Sturgeon’s arrest signals an end of Scottish independence
Is this how the dream of Scottish independence ends, not at the ballot box in a crushing once-in-a-generation defeat, but driven over a cliff in a luxury motorhome by the senior figures of the Scottish Nationalist Party.
For the SNP, it wasn’t supposed to be this way. It was meant to be idealistic; that politics north of the border with England was cleaner, greener, more caring, more for sharing.
Former First Minister Nicola Sturgeon — for so long the very face and embodiment of what it meant to be free, the real William Wallace of our time — was arrested on Sunday morning at her Glasgow-area home and questioned for more than seven hours by police.
Sure, she was released without charge and issued a statement that said she “knows beyond doubt she is innocent” in the probe by Police Scotland in an investigation into the SNP finances. That probe, ‘Operation Branchform’ — who comes up with these names anyway? — might just as well be called ‘Operation Kill Off Anything and Everything to Do With Sovereignty’ for, in essence, it has done what a defeat in a referendum could not.
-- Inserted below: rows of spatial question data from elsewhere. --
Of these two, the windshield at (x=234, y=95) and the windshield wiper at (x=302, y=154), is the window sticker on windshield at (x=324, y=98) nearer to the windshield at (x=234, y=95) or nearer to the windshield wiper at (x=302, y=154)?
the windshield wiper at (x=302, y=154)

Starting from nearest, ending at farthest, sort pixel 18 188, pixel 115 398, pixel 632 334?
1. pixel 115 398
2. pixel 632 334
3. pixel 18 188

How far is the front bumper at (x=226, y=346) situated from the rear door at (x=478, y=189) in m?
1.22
Pending further investigation
For now, it seems, Scottish independence is on life support. If a party can’t run itself, how can it run a country. And if you can’t trust the leaders, how can you trust them when you’re out on your own, charting a new course in national and world affairs.
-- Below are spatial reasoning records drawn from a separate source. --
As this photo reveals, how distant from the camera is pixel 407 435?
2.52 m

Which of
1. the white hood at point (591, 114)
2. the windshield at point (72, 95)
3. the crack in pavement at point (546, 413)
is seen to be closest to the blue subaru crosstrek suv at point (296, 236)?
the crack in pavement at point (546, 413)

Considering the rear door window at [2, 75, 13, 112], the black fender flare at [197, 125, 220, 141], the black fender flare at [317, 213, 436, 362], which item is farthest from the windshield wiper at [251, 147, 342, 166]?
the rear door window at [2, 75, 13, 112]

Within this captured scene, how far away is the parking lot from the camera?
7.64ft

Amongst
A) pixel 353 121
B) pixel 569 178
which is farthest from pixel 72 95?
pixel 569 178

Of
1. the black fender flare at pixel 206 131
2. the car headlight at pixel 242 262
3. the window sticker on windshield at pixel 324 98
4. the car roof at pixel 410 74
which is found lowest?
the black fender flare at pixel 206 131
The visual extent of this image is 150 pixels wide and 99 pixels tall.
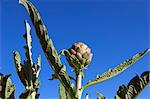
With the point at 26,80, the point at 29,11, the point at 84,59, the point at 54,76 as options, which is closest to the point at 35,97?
the point at 26,80

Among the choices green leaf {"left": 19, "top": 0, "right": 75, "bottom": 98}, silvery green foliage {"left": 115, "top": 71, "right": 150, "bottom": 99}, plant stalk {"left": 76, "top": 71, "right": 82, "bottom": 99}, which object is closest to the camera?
green leaf {"left": 19, "top": 0, "right": 75, "bottom": 98}

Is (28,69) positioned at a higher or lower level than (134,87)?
higher

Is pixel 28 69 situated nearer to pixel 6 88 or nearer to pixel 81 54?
pixel 6 88

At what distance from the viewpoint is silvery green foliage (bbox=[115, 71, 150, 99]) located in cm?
205

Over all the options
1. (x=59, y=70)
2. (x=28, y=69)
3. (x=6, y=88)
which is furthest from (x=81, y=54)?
(x=6, y=88)

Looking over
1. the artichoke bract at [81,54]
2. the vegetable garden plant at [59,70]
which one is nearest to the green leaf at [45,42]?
the vegetable garden plant at [59,70]

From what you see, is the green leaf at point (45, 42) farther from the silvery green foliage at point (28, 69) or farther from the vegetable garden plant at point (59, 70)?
the silvery green foliage at point (28, 69)

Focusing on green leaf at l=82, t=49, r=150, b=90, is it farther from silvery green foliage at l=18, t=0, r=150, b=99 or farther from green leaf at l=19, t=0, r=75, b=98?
green leaf at l=19, t=0, r=75, b=98

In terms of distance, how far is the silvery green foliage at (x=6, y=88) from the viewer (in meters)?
2.08

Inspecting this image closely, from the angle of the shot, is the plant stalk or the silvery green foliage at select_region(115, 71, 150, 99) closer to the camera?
the plant stalk

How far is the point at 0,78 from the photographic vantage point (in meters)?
2.10

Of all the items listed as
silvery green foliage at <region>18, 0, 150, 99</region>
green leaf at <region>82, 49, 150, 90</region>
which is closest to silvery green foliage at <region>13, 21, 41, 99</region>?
silvery green foliage at <region>18, 0, 150, 99</region>

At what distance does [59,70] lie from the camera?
72.6 inches

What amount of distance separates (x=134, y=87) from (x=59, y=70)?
1.69ft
Sturgeon’s arrest is the third in the police investigation into how £600,000 (Dh2.8 million) of SNP campaign funds were spent.
On April 5, her husband and the party’s former chief executive Peter Murrell was arrested as officers carried out searches at a number of properties including the SNP Headquarters in Edinburgh.
He was released without charge after hours of questioning, “pending further investigation” Police Scotland said at the time.
Days later, the party’s treasurer Colin Beattie — a sitting member of the SNP government in Holyrood — was taken into custody and questioned, He too was released pending more police investigations.
But Sturgeon’s arrest has raised the stakes to the highest level for the party. It is the bombshell that the party knew was coming. With the earlier arrests, it always seemed as if the probe was narrowing all the time. Sturgeon’s arrest and questioning — forget about her release for the damage is done — is nothing short of seismic.
For as long as she was the public face of the party, its Governments, its case for independence, its common sense and pragmatism during the Covid pandemic, its cold logic when all seemed to be going off the rails in London and at Westminster, Sturgeon ruled as the velvet face with an iron fist.
But since her shock resignation earlier this year left questions. People at the centre of power don’t simply walk away. Social media leaks showed the First Minister rubbishing suggestions all was not well with the SNP’s finances, that everything was fine.
Well, three arrests later and with Operation Branchform detectives still on the case of that missing £600,000, everything clearly isn’t ‘fine’.
The damage has been done
The ex-SNP leader, 52, reiterated her belief she had “committed no offence” and vowed to return to parliament in the coming days after being questioned by those detectives.
But the damage has been done. The genie is out of the bottle. The horse has bolted. Already senior figures in the parliament in Edinburgh are saying she should be suspended and kept as far away as possible from the legislature in Holyrood.
Part of the mystery of those missing funds centres on a luxury motorhome, supposedly a campaign bus, more probably a perk purchased with party funds as police suspect. A £100,000 motorhome was seized from outside the home of Sturgeon’s mother-in-law in Dunfermline.
Now, Hamza Yousef, Scotland’s new First Minister, faces even more questions about the party he leads, how it governs itself, and how he can’t possibly govern Scotland.
He said he was unaware the party had purchased a motorhome until he became party leader, and was unaware too that the party’s long standing auditors, Johnston Carmichael, had quit last September until he became party leader. The party risked being fined for being able to provide duly audited accounts — not the best optics in the world for a party that likely lost the 2014 referendum vote on how Scotland would be able to finance its independence. Quite poorly, the answer seems now, given all of the shenanigans that police are sniffing around.
That file is being sent to the Crown Office and Procurator Fiscal Service, those responsible for determining whether there is a criminal case to answer in court.
Frankly, it doesn’t seem to matter if there is, for the damage has well and truly been done.
With a general election due in the UK sometime over the next year or so, the opposition Labour Party is relishing the prospect of taking on the SNP at the ballot box. Pretty much since the turn of the millennium, Labour has lost out to the left-wing SNP time and time again. Now it just seems that time has run out for the nationalists, their cause driven away into the sunset.